There are several fallacies which appear and reappear in identity discussion, technologies, and deployments. This is the first article in a series which examines these fallacies, why they are so easy to fall into, and what their consequences are in networked computing.
Written by Phil Becker, Contributor

One of the most often encountered identity fallacies is that identity can be added into an application later - maybe even by someone else such as "the guys in the IT infrastructure, admin, or security groups." Closely related is believing that much less identity capability will be required by an application than ends up being the case. The primary cause of this fallacy is a narrow focus on the functionality of an application leading to overlooking the realities of the larger networked environment in which it will deploy. Add a dash of wishful thinking, and you have one of the biggest causes of the current identity crisis in the internet.

Identity is often seen as just a user name and password...

Most developers begin with their thinking heavily focused on the part of an application that seems most essential to what they are developing. Only after they are confident they have made good progress in solving that part of the problem set (thus proving they can deliver the desired results) do they begin to think deeply about, and add in, the rest of what is needed to create the deliverable application. This has significant consequences.

In today's internet environment, this has led many to fail to see and understand the central place of identity in the applications they are developing. Identity is often seen as just a user name and password, with a few privilege levels of authorization that derive from that authentication - a conceptually simple thing that can be easily added along the way. The result is a proliferation of silos of identity, a proliferation of identity store formats, little commonality or integration in the processes of managing that identity data, and a growing problem with building or managing coherent policies that allow online communities to develop and operate across these silos effectively.

Twenty years ago, the algorithm was king. This led programmers to develop their algorithms with coarse "test user interfaces". Only after the algorithm was working fairly well did they turn to thinking about and designing how a user could reasonably interact with what they had created. The result was applications that made users adapt to their unforgiving interface demands.

Fifteen years ago the windowed desktop interface appeared. Developers had to learn a new interface paradigm causing them to begin thinking about the user interface much earlier in their application development. Soon it was the interface driving the development design. Developers began seeing the "flash" of the interface as much more of a value producing part of their applications, and the user experience began to be a focus of application development.

Ten years ago the web browser and the internet appeared. This made developing methods to interact with distributed data and finding user interfaces to create enhanced functionality that worked well over the network within the environment of the web browser the developer's first focus. But the browser based interface capabilities now constrained the user interface. Browser applications could easily look beautiful, but they couldn't adapt well to the needs of user processes.

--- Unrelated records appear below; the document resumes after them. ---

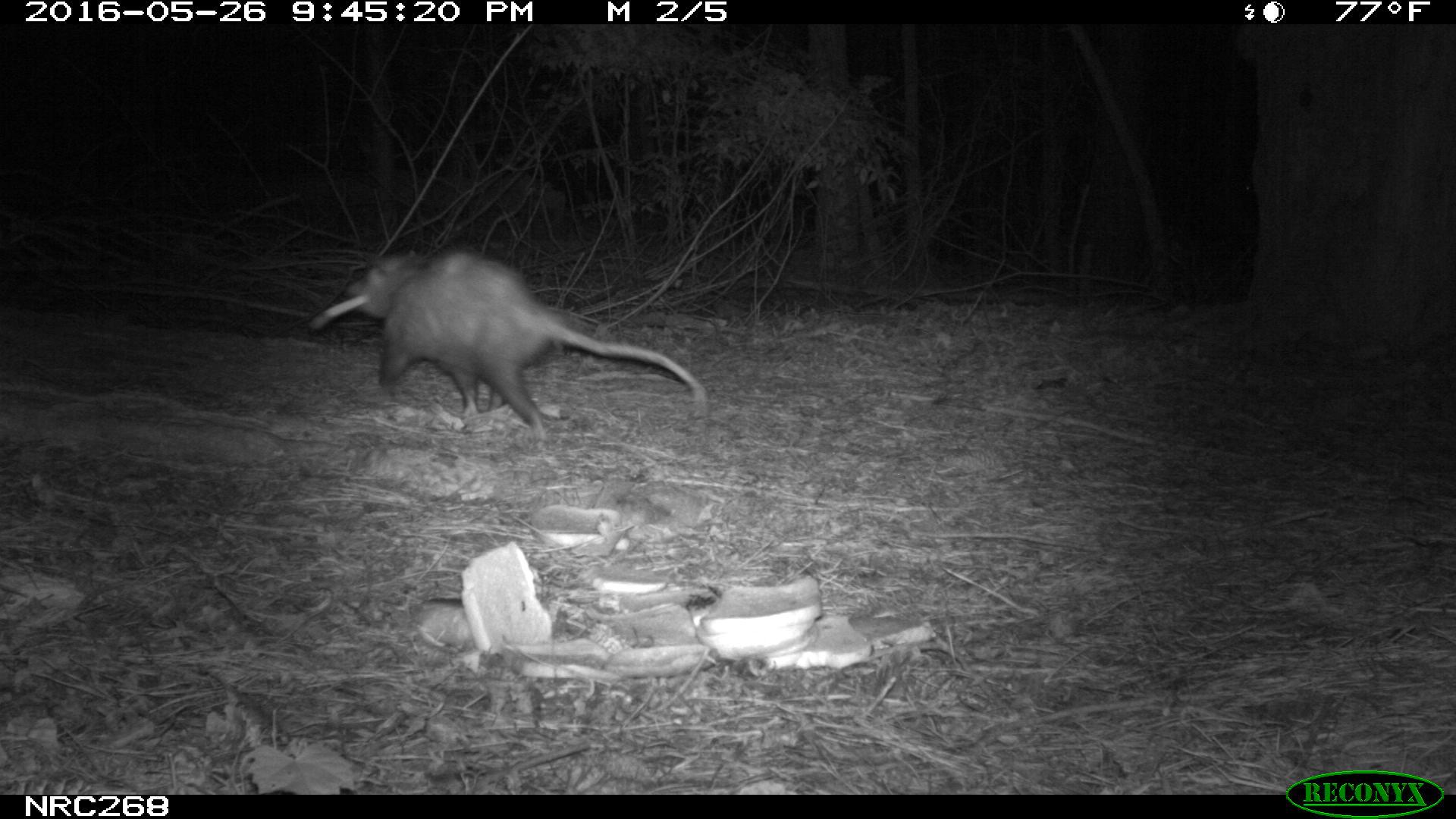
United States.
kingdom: Animalia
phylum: Chordata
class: Mammalia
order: Didelphimorphia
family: Didelphidae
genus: Didelphis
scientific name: Didelphis virginiana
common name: virginia opossum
Virginia Opossum (Didelphis virginiana).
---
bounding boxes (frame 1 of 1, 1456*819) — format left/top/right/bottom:
Virginia Opossum: 326/244/708/443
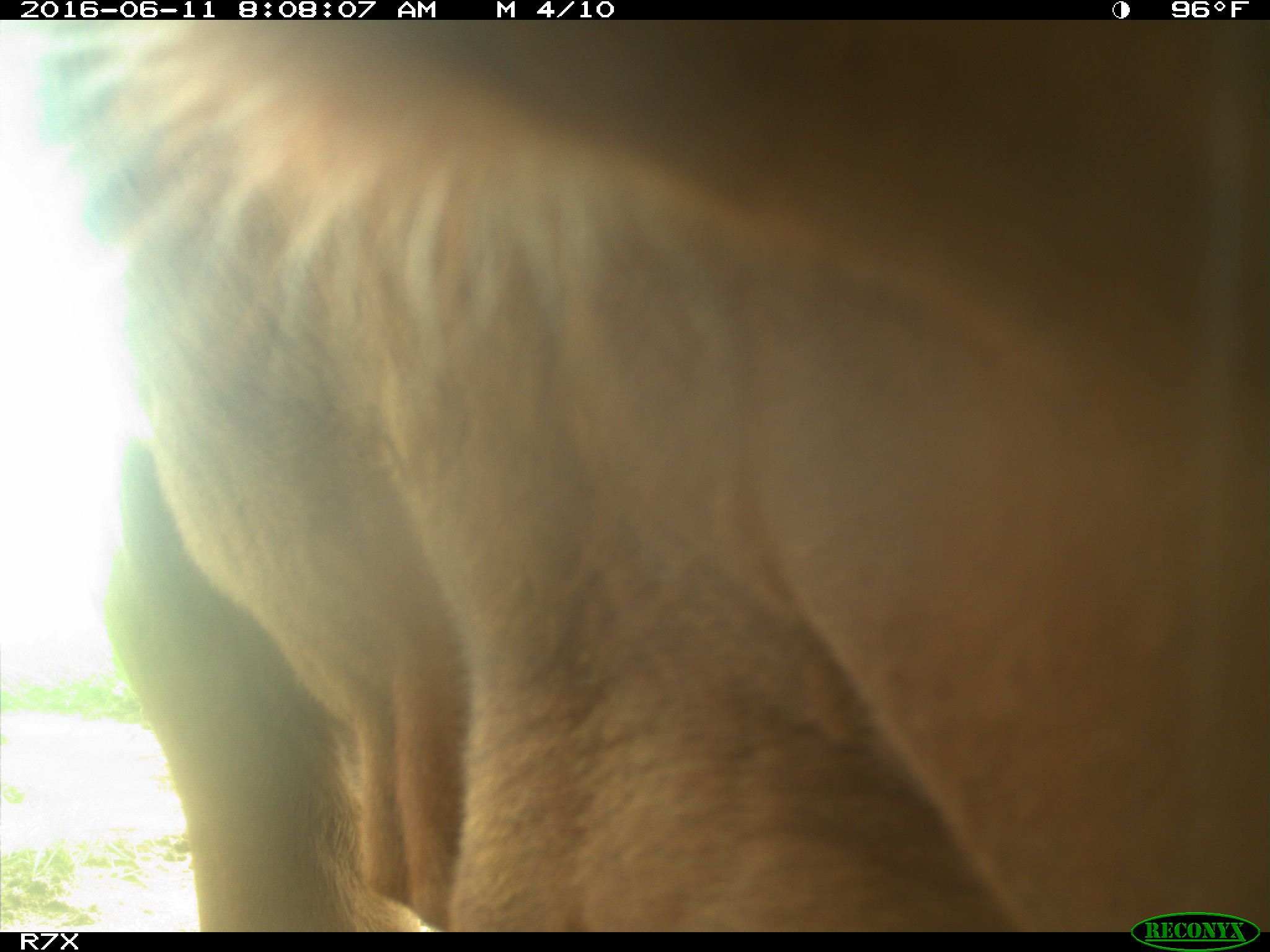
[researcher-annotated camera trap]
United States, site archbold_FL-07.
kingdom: Animalia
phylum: Chordata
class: Mammalia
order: Artiodactyla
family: Bovidae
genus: Bos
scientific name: Bos taurus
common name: domestic cow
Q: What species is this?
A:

This created a flat, publishing mode "feel" to the user experience.

Over the past ten years rich development environments have appeared that make most aspects of the underlying development of web applications far easier than it has ever been. Browser extensions now allow much more "user friendly" browser based experiences to be constructed. But along the way the subtle constraints of the web browser as an interface became internalized as "the way things are." Chief among these is a loss of well coupled interactivity with the application - the remnants of the publishing interface model of the web browser.

Today, when developers approach applications, they assume that anything about the user interaction will become a function within the browser. They presume that what they see everywhere is what should be, and that they don't need to think very far beyond what is readily available. Since identity isn't called out as a construct in this environment, it is easy to minimize its importance.

The result has been the proliferation of "bolt on" infrastructure to supply and support identity and identity management. But if the goal of web applications is to orient them around users and communities, then identity must become a central part of the thinking and design of such applications. Only then can the "bolt it on later" identity fallacy finally be laid to rest.